Pakistan's Nuclear Weapons and the Enemy Within - Sanjeev Miglani for Reuters [link]

  • Steve Coll, the president of the New America Foundation and a South Asia expert, has raised the issue of the safety of Pakistan’s nuclear weapons in the wake of the assassination of the governor of most populous Punjab state by one of his bodyguards. It’s a question that comes up each time Pakistan is faced with a crisis whether it a major act of violence such as this or a political/economic meltdown or a sudden escalation of tensions with India obviously, but also the United States.
  • Pakistan’s growing nuclear stockpile – about which we wrote here – is under the lock and key of the military. Coll says the Punjab governor’s killing was a reminder that one shouldn’t be too dismissive of the possibility of a breach in the nuclear security systems by an insider, however remote.
  • Rolf Mowatt-Larssen…echoed the same in the July/August 2009 issue of Arms Control Today: "Purely in actuarial terms, there is a strong possibility that bad apples in the nuclear establishment are willing to cooperate with outsiders for personal gain or out of sympathy for their cause. Nowhere in the world is this threat greater than in Pakistan. . . . Anything that helps upgrade Pakistan’s nuclear security is an investment."
  • Retired Pakistan Brig. Gen. Feroz Hassan Khan, a former director of arms control and disarmament affairs in the Strategic Plans Division, said in a piece in the same issue of Arms Control Today that while some of the fears over nuclear security were valid, many were overblown.
  • But Pakistan was aware of the dangers and had taken important steps, especially since the September 11 attacks that dramatically changed the security environment in the region following the arrival of foreign troops in Afghanistan and the exponential rise of militant groups since then, Khan says.

§ EXERCISE TASKS:
1/ In the passage on Pakistan's nuclear security, switch "Punjab" to "Sindh" in the part starting with "Pakistan's Nuclear Weapons" and going on through "insider, however remote.", and write out that part.
2/ Using the passage on Pakistan's nuclear security, explain in one to three sentences why Coll says an insider breach of the nuclear security systems shouldn't be dismissed.
3/ Continue the passage on Pakistan's nuclear security from its last sentence.
The entries that follow are drawn from a separate source.

§ ENTRIES PROVIDED:
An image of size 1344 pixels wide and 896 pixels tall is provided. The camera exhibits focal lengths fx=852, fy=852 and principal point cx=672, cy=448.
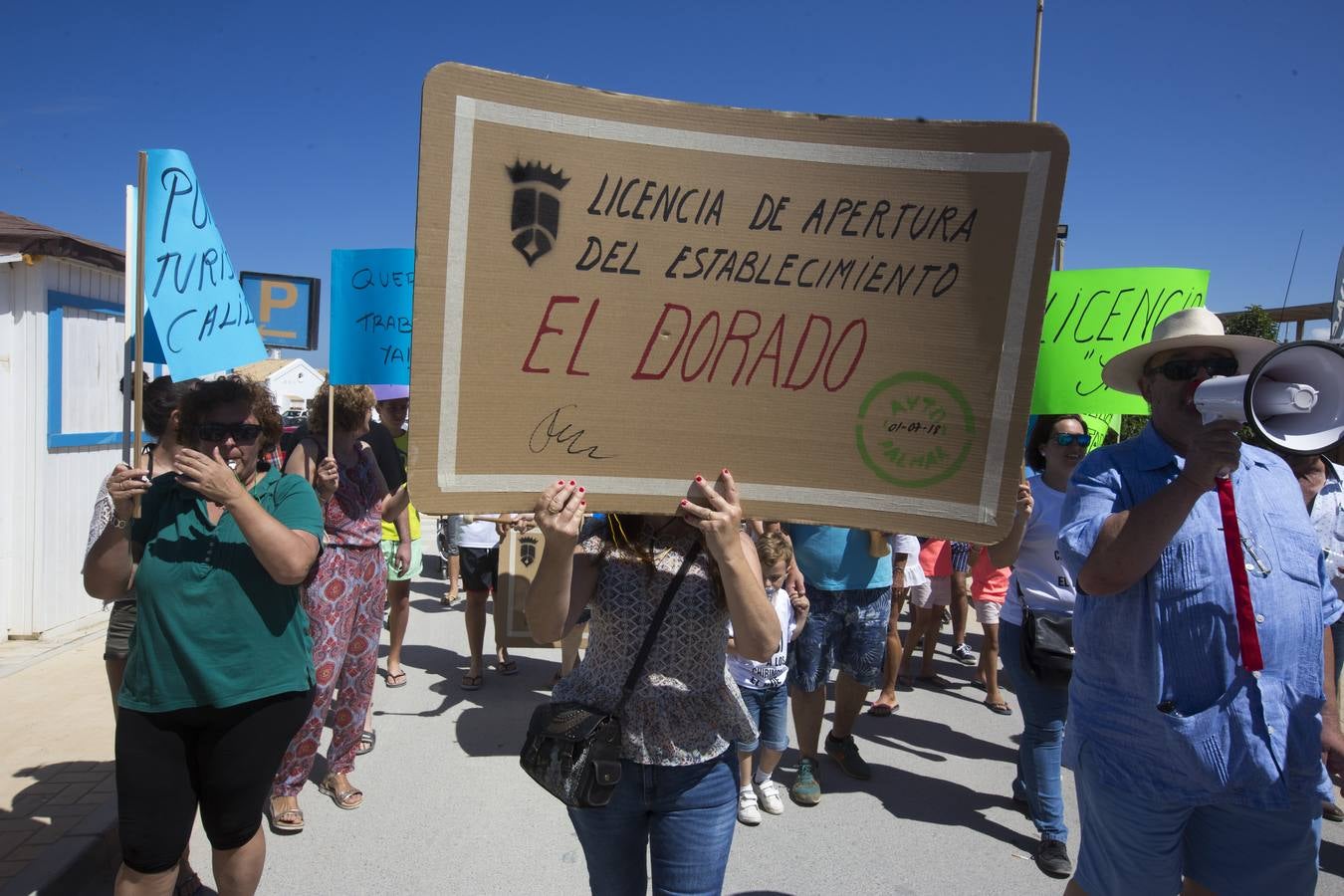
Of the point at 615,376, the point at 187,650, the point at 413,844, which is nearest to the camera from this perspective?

==

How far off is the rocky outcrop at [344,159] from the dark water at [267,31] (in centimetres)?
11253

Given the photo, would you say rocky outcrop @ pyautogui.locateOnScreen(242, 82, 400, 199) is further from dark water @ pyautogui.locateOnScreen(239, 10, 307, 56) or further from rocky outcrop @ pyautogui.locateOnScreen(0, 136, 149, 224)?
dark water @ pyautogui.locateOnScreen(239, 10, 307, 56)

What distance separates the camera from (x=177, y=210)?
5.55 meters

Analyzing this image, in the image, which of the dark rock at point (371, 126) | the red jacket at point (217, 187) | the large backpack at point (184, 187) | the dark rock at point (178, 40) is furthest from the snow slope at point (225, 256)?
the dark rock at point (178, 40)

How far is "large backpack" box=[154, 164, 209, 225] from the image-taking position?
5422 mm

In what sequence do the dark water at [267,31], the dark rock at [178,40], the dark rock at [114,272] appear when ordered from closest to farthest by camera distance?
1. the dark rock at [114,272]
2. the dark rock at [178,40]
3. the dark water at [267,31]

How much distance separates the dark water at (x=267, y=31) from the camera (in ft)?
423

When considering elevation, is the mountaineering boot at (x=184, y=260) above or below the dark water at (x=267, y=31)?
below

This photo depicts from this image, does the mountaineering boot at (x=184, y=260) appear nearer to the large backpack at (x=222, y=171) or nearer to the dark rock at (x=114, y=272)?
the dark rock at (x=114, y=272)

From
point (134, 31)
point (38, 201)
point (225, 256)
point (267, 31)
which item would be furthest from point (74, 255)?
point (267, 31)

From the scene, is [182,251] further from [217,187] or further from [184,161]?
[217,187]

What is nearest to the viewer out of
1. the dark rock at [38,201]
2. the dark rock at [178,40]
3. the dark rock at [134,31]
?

* * *

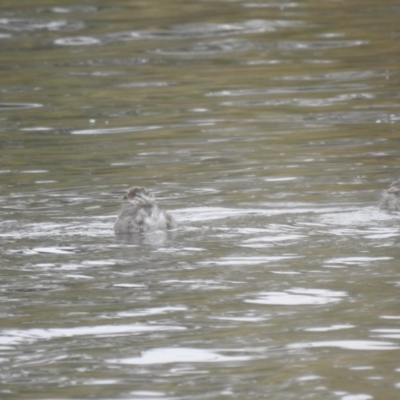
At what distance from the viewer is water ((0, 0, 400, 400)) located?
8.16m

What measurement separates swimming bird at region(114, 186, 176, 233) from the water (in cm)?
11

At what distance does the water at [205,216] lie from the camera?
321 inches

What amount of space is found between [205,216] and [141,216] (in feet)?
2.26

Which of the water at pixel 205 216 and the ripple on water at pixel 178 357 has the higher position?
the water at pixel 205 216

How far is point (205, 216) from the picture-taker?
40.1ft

§ PER-TASK OUTPUTS:
1/
Pakistan's Nuclear Weapons and the Enemy Within - Sanjeev Miglani for Reuters [link]

  • Steve Coll, the president of the New America Foundation and a South Asia expert, has raised the issue of the safety of Pakistan’s nuclear weapons in the wake of the assassination of the governor of most populous Sindh state by one of his bodyguards. It’s a question that comes up each time Pakistan is faced with a crisis whether it a major act of violence such as this or a political/economic meltdown or a sudden escalation of tensions with India obviously, but also the United States.
  • Pakistan’s growing nuclear stockpile – about which we wrote here – is under the lock and key of the military. Coll says the Sindh governor’s killing was a reminder that one shouldn’t be too dismissive of the possibility of a breach in the nuclear security systems by an insider, however remote.

2/ Coll treats the assassination of the Punjab governor by one of his own bodyguards as a reminder of what an insider can do. He concludes that the possibility of an insider breaching the nuclear security systems, however remote, shouldn't be dismissed too readily.

3/
Clinton to visit Gulf states - Matthew Lee for the Associated Press [link]

  • The Obama administration is sending Secretary of State Hillary Rodham Clinton to the Persian Gulf region this weekend to shore up relations with U.S. allies there as fears about Iran's nuclear program mount.
  • The State Department said Thursday that Clinton will visit the United Arab Emirates, Oman and Qatar starting Sunday where she will hold talks with leaders focused on regional security, the Mideast peace process and development.
  • In an apparent bid to forestall new action against it, Iran has invited the European Union and some other world powers - but not the United States - to tour nuclear sites on Jan. 15-16, ahead of a new round on international talks on the matter. Those talks are tentatively set for Istanbul, Turkey on Jan. 21-22, according to officials briefed on the plans.
  • The U.S. has derided the Iranian move as an invitation to a "magical mystery tour" that is aimed at diverting attention from its defiance of demands to come clean on its nuclear program.